• Do this
Present the stretch from the line containing "How would you place" through the end of the items below as a numbered list, leaving out blank lines.

• Extracted material
>> start
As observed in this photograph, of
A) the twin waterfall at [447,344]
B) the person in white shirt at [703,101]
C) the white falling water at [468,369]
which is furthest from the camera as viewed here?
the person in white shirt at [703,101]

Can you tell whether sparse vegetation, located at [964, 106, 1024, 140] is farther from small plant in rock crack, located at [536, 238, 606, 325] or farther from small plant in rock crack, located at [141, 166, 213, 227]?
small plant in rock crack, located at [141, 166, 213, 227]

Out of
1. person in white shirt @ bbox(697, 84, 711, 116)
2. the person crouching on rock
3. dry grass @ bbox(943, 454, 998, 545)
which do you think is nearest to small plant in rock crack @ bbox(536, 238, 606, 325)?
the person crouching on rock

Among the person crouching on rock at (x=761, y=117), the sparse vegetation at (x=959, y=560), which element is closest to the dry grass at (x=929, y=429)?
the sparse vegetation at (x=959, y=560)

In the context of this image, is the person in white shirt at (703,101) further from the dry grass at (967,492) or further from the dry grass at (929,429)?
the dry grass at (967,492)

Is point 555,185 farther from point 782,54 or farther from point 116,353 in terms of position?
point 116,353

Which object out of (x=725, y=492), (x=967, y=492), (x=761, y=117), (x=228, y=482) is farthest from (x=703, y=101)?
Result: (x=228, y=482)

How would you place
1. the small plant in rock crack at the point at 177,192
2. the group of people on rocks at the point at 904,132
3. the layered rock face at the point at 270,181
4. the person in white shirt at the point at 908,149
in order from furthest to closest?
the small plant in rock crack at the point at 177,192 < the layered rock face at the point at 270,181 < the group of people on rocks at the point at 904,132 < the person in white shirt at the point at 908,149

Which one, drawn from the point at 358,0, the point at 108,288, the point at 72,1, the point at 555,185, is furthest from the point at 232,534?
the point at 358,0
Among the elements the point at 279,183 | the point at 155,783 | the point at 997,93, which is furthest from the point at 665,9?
>> end
• Complete output
1. How would you place
2. 1. the small plant in rock crack at the point at 177,192
3. 2. the group of people on rocks at the point at 904,132
4. 3. the layered rock face at the point at 270,181
5. 4. the person in white shirt at the point at 908,149
6. in order from furthest to closest?
7. the small plant in rock crack at the point at 177,192 < the layered rock face at the point at 270,181 < the group of people on rocks at the point at 904,132 < the person in white shirt at the point at 908,149
8. Which one, drawn from the point at 358,0, the point at 108,288, the point at 72,1, the point at 555,185, is furthest from the point at 232,534?
9. the point at 358,0
10. Among the elements the point at 279,183 | the point at 155,783 | the point at 997,93, which is furthest from the point at 665,9?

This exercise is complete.